_YOUR TASKS_
A) Please reproduce everything in the substring article from "Approach: The idea" down to "the new window.", word for word.
B) Carry on the explanation of finding the smallest substring that contains 0, 1 and 2, picking up right after its last line.

_ARTICLE_
◆ ◆ ◆ ◆ ◆ ◆ ◆

Given a string S of size N consisting of the characters 0, 1 and 2, the task is to find the length of the smallest substring of string S that contains all the three characters 0, 1 and 2. If no such substring exists, then return -1.

Examples:

Input: S = “01212”
Output: 3
Explanation: The substring 012 is the smallest substring
that contains the characters 0, 1 and 2.

Input:  S = “12121”
Output: -1
Explanation:  As the character 0 is not present in the
string S, therefore no substring containing
all the three characters 0, 1 and 2
exists. Hence, the answer is -1 in this case.

 

Approach: The idea of the approach is as mentioned below:

Use three pointers to store the indices of the elements 0, 1 and 2. When all the three elements are found, the distance between the maximum of them and the minimum of them is the minimum size window.
Keep updating the pointers whenever any of them is found again and calculate the size of the new window.

Follow the illustration below for a better understanding.

Illustration:

Consider S = “01212” and the three pointers to be zeroindex, oneindex and twoindex and set all of them to -1 initially.

When i = 0:
        => S[i] = ‘0’. zeroindex = 0, oneindex = -1, twoindex = -1
        => All of the values are not found. So no window is possible

When i = 1:
        => S[i] = ‘1’. zeroindex = 0, oneindex = 1, twoindex = -1
        => All of the values are not found. So no window is possible

When i = 2:
        => S[i] = ‘2’. zeroindex = 0, oneindex = 1, twoindex = 2
        => All of the values are found.

◆ ◆ ◆ ◆ ◆ ◆ ◆

_RECORDS SHOWN_
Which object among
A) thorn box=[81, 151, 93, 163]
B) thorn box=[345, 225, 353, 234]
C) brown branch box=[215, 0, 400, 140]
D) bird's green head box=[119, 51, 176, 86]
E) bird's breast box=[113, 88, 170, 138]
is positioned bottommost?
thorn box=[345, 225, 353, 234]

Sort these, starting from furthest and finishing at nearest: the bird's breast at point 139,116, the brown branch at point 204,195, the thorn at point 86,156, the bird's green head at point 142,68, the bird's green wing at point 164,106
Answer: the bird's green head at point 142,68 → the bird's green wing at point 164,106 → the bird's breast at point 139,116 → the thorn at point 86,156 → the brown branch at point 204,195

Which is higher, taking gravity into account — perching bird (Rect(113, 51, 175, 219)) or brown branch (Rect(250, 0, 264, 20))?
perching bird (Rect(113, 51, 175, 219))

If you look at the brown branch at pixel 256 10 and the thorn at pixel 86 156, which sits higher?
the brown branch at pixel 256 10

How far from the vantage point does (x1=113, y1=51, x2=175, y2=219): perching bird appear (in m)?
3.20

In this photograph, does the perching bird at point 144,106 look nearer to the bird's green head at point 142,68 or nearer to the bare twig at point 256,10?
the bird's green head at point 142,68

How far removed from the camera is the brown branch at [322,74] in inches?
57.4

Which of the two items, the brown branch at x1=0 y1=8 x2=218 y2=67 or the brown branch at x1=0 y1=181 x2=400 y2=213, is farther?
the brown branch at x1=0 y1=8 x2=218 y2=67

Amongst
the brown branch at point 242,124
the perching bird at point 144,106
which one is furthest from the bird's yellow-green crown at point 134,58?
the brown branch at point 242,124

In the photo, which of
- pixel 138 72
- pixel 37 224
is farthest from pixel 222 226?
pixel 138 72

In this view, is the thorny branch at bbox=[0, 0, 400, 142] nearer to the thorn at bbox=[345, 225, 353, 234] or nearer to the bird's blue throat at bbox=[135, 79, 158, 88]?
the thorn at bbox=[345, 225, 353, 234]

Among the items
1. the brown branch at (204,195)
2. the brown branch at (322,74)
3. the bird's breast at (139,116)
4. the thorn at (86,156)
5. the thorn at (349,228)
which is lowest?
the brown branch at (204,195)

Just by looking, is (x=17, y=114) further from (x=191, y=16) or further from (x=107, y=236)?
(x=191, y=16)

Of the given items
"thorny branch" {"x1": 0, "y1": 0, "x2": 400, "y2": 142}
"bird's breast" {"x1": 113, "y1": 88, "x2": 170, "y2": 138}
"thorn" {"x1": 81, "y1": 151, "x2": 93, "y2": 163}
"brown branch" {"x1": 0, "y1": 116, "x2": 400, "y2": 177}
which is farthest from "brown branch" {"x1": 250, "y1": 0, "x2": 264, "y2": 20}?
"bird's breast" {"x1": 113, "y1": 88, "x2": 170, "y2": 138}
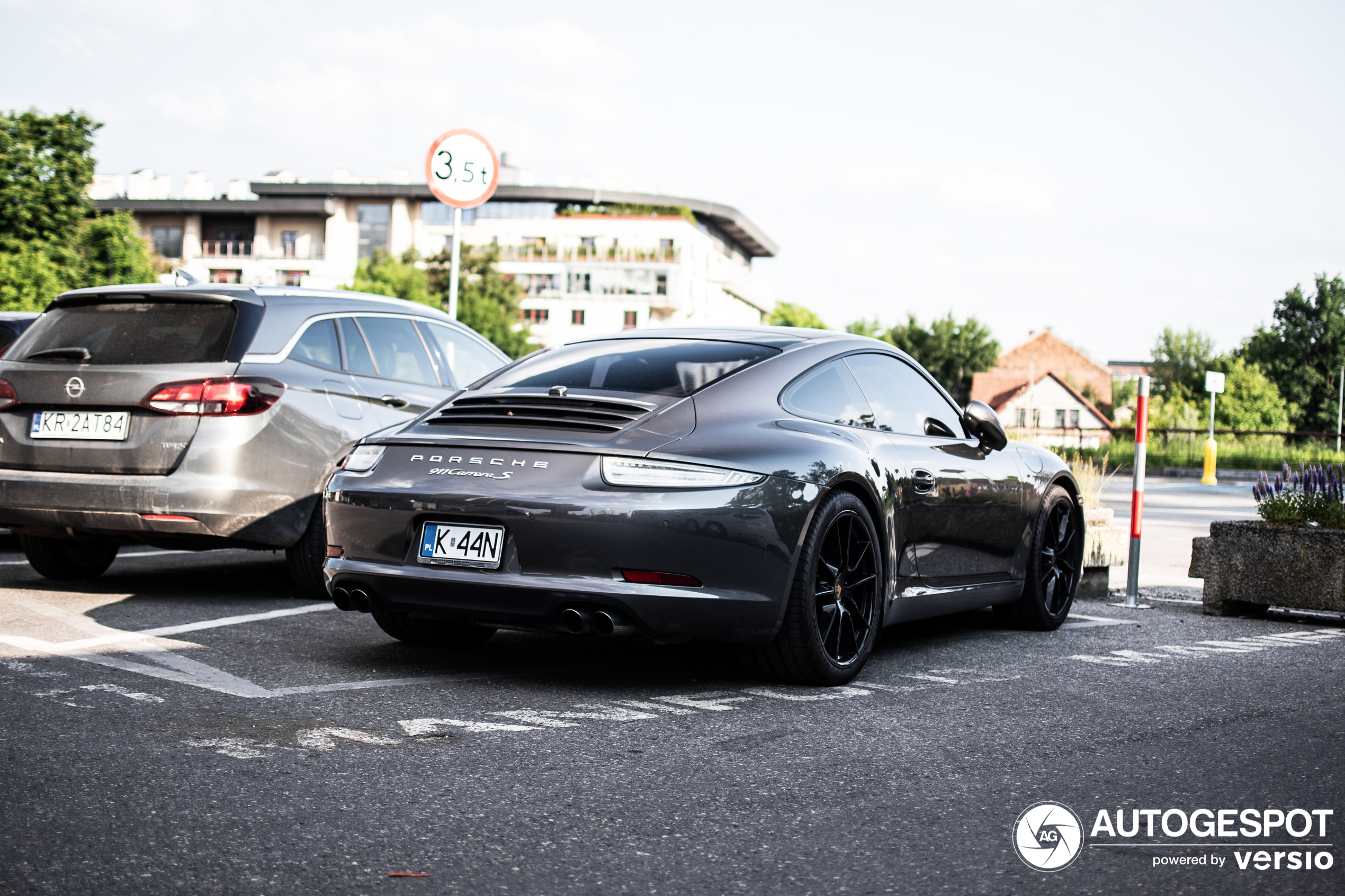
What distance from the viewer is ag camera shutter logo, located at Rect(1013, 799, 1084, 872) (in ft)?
10.3

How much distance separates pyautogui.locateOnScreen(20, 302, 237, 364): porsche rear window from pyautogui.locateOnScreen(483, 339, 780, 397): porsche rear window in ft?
6.36

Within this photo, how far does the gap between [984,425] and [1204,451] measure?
34.8m

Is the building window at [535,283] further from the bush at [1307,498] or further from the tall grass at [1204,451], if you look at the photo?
the bush at [1307,498]

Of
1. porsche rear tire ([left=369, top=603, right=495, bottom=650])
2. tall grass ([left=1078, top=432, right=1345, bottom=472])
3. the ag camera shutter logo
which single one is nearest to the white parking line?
porsche rear tire ([left=369, top=603, right=495, bottom=650])

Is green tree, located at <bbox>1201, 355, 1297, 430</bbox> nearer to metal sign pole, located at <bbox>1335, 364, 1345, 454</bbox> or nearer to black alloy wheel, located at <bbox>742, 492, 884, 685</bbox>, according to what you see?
metal sign pole, located at <bbox>1335, 364, 1345, 454</bbox>

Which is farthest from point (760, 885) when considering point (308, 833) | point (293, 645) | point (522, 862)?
point (293, 645)

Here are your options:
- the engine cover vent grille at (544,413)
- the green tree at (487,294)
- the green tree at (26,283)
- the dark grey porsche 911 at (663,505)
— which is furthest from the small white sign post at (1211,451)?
the green tree at (487,294)

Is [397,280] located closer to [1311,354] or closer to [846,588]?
[1311,354]

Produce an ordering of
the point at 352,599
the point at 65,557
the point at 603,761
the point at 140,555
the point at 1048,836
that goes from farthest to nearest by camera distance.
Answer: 1. the point at 140,555
2. the point at 65,557
3. the point at 352,599
4. the point at 603,761
5. the point at 1048,836

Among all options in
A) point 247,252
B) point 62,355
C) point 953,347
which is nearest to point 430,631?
point 62,355

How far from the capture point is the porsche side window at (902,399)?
592 centimetres

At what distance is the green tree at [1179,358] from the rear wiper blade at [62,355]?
119m

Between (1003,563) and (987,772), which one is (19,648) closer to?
(987,772)

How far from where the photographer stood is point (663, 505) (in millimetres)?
4629
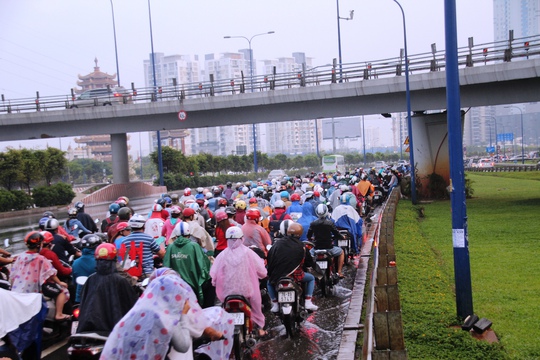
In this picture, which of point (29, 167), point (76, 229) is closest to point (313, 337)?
point (76, 229)

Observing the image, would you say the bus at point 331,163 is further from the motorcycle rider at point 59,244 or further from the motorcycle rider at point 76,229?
the motorcycle rider at point 59,244

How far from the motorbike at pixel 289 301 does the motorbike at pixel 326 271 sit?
6.47 ft

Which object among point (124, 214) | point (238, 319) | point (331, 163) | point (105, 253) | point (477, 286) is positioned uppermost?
point (105, 253)

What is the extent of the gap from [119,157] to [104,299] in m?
33.0

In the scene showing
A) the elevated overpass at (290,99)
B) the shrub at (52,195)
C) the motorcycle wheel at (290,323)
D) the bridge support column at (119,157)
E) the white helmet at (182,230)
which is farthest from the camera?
the shrub at (52,195)

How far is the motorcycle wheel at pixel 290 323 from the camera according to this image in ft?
27.0

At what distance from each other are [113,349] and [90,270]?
13.1 feet

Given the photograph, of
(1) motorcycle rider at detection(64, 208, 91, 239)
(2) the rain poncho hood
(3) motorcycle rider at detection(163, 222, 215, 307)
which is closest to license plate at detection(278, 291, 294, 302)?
(3) motorcycle rider at detection(163, 222, 215, 307)

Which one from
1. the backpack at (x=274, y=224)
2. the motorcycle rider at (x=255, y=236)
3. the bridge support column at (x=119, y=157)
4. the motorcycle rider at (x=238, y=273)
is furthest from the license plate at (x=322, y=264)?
the bridge support column at (x=119, y=157)

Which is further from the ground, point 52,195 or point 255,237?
point 255,237

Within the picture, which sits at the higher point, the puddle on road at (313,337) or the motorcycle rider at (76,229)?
the motorcycle rider at (76,229)

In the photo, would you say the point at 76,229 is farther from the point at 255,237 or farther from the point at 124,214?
the point at 255,237

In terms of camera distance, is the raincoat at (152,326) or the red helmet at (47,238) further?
the red helmet at (47,238)

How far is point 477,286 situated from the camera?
37.8 feet
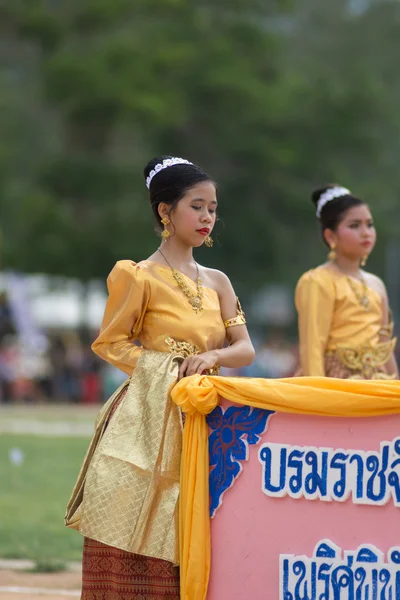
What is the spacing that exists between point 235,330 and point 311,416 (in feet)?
2.17

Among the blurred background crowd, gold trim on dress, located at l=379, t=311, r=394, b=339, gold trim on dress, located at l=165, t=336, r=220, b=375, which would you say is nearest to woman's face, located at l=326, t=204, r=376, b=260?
gold trim on dress, located at l=379, t=311, r=394, b=339

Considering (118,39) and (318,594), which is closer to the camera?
(318,594)

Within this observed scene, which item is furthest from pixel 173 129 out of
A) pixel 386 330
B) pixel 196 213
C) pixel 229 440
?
pixel 229 440

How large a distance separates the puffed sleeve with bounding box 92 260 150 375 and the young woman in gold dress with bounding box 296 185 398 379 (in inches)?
64.8

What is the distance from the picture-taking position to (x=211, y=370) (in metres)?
4.79

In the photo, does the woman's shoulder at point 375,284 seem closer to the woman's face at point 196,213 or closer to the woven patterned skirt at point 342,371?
the woven patterned skirt at point 342,371

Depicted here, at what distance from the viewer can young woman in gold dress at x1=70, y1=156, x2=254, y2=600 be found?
4.75 meters

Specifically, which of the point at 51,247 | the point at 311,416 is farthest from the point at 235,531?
the point at 51,247

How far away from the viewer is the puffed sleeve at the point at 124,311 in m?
4.77

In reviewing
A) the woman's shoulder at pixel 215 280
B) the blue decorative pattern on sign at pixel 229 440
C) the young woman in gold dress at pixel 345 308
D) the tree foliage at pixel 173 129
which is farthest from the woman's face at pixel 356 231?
the tree foliage at pixel 173 129

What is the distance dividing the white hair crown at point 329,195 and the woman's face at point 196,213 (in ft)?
6.04

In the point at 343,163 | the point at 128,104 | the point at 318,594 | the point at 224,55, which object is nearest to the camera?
the point at 318,594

◆ ◆ ◆ ◆ ◆ ◆ ◆

_ANSWERS FOR THE TASKS_
A)
Approach: The idea of the approach is as mentioned below:

Use three pointers to store the indices of the elements 0, 1 and 2. When all the three elements are found, the distance between the maximum of them and the minimum of them is the minimum size window.
Keep updating the pointers whenever any of them is found again and calculate the size of the new window.

B)
        => Maximum is twoindex = 2. Minimum is zeroindex = 0.
        => So window size = (2 – 0 + 1) = 3.
        => Minimum window size = 3

When i = 3:
        => S[i] = ‘1’. zeroindex = 0, oneindex = 3, twoindex = 2
        => All of the values are found. 
        => Maximum is oneindex = 3. Minimum is zeroindex = 0.
        => So window size = (3 – 0 + 1) = 4.
        => Minimum window size = min (3, 4) = 3

When i = 4:
        => S[i] = ‘2’. zeroindex = 0, oneindex = 3, twoindex = 4
        => All of the values are found. 
        => Maximum is twoindex = 4. Minimum is zeroindex = 0.
        => So window size = (4 – 0 + 1) = 5.
        => Minimum window size = min(3, 5) = 3

So the size of the smallest window is 3

Follow the below steps to solve the problem:

  • Take three variable zero, one and two to check if 0, 1 and 2 are found in the window or not.
  • Take three variables zeroindex, oneindex and twoindex which will store indexes of 0, 1 and 2 when we encounter them.
  • Run the for loop for the whole length of String:
    • Update the indices of the values encountered.
    • Update the length of the window, if three of them are found.
    • Length will be the difference between the maximum and the minimum of the indexes of 0, 1 and 2.
  • And if all three values i.e., 0, 1, 2 are not found after the traversal is over then in that case return ‘-1’.

Below is the implementation of the above approach:

C++




// C++ program for above approach
 
#include <bits/stdc++.h>
using namespace std;
 
// Function to find the length of the smallest substring
int smallestSubstring(string S)
{
    int res = INT_MAX;
    // To check 0, 1 and 2
    bool zero = false, one = false, two = false;
    // To store indexes of 0, 1 and 2
    int zeroindex, oneindex, twoindex;
    for (int i = 0; i < S.length(); i++) {
        if (S[i] == '0') {
            zero = true;
            zeroindex = i;
        }
        else if (S[i] == '1') {
            one = true;
            oneindex = i;
        }
        else if (S[i] == '2') {
            two = true;
            twoindex = i;
        }
 
        // Calculating length
        if (zero and one and two)
            res = min(res,
                      max({ zeroindex, oneindex, twoindex })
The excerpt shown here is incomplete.